The structural dependency of federal agencies on commercial cloud for AI inference is a procurement and security insight with enterprise parallels. Most large organizations are in an analogous position: significant legacy compute infrastructure that cannot run modern inference workloads efficiently. The enterprises that are mapping this gap now, quantifying which AI use cases require external compute and which can be brought in-house with targeted hardware investment, will be better positioned to negotiate cloud contracts and to respond to data sovereignty requirements as they tighten. This is a question for the CTO’s roadmap, not just the IT operations team.
In Brief
- OpenAI opposes Anthropic supply chain designation. OpenAI published a statement arguing against any regulatory classification of Anthropic as a supply chain risk, a notable instance of a company publicly defending a direct competitor on a policy question.
- Gemini 2 produces high-fidelity exploded-view product diagrams. A circulating prompt demonstrates the model generating accurate, detailed technical product diagrams with consistent internal component separation, a result with direct relevance to product design and engineering documentation workflows.
- New arXiv paper examines optimal skill design for AI agents. Researchers find that effective agent deployment depends heavily on how skills are written and structured, and that current approaches remain far from settled best practice.
- Claude overtakes ChatGPT in Apple App Store rankings. The shift reflects both user response to the Pentagon controversy and sustained interest in Claude’s capabilities, confirming that the consumer AI assistant market remains genuinely competitive.

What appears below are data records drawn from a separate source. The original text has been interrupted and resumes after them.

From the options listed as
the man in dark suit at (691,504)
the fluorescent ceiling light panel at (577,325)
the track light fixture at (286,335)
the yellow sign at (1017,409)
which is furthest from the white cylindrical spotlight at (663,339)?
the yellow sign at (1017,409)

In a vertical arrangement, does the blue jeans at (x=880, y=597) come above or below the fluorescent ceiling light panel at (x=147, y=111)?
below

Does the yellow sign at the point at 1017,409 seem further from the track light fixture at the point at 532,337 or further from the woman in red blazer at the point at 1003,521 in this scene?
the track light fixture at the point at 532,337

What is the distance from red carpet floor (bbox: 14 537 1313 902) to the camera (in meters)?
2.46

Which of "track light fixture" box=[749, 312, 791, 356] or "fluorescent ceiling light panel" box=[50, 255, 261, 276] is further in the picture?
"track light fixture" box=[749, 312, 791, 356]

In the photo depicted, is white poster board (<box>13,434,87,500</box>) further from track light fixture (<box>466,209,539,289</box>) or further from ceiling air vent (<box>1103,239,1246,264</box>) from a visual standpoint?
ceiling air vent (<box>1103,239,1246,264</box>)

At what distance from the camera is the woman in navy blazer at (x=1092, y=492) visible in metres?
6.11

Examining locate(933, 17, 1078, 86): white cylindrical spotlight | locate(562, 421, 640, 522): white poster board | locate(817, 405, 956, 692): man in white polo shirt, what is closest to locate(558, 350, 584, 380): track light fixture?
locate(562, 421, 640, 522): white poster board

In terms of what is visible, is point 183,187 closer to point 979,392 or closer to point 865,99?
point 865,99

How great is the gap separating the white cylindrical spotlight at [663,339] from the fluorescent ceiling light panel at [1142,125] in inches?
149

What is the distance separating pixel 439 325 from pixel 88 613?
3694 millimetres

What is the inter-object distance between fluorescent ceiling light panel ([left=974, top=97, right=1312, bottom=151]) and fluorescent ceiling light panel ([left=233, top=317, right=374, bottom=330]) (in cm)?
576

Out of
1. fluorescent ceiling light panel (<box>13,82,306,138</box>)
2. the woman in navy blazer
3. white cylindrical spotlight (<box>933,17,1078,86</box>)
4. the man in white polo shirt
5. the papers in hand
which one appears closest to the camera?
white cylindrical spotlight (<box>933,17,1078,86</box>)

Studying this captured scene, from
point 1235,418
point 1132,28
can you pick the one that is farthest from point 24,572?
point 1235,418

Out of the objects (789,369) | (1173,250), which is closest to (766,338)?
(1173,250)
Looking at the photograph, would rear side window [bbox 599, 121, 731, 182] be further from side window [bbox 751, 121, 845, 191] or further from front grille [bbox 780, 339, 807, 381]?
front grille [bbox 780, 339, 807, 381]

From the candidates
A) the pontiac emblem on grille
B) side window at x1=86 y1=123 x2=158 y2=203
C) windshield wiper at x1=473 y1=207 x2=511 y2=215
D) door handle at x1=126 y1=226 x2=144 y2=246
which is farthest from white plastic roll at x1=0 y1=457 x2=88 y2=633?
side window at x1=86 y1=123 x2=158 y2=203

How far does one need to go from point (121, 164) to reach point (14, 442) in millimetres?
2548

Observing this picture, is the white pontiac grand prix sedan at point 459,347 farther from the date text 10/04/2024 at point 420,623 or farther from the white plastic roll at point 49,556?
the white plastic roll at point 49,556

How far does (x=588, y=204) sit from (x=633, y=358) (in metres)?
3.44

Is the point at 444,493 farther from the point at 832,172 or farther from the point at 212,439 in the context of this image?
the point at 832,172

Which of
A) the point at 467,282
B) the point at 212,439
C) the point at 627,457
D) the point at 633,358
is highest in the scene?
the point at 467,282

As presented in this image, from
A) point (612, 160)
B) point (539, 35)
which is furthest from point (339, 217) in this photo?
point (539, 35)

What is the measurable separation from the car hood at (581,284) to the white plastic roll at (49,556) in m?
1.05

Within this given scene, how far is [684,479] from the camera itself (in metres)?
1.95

- NVIDIA releases telco-specific reasoning models and agentic blueprints. The move extends NVIDIA’s footprint from chip supplier to vertical software provider, with telecommunications serving as the first large-scale industry test bed for autonomous AI network management.
- Amazon expands AI investment in U.S. federal agencies. With government compute infrastructure poorly suited to inference workloads, AWS is positioned as an essential intermediary for any federal AI deployment at scale, a dependency that shapes both procurement and security policy.
- Andrej Karpathy publishes MicroGPT. A minimal, readable implementation of a modern language model intended to make core architectural decisions transparent, continuing the pedagogical series that includes micrograd and nanoGPT.
Tool of the Day
Ad-Supported AI Chat Prototype is a developer-built proof of concept aimed at product designers, AI startup founders, and anyone thinking seriously about alternative monetization models for conversational AI. The prototype places contextual ads within chat turns and demonstrates concretely how query content could be used for targeting, which makes it useful not as a production tool but as a design artifact. Its most specific value is for product teams preparing for a future where subscription fatigue or commoditized models force a rethink of AI pricing: running your own UX tests against this prototype will surface user tolerance questions that no amount of theoretical discussion will answer.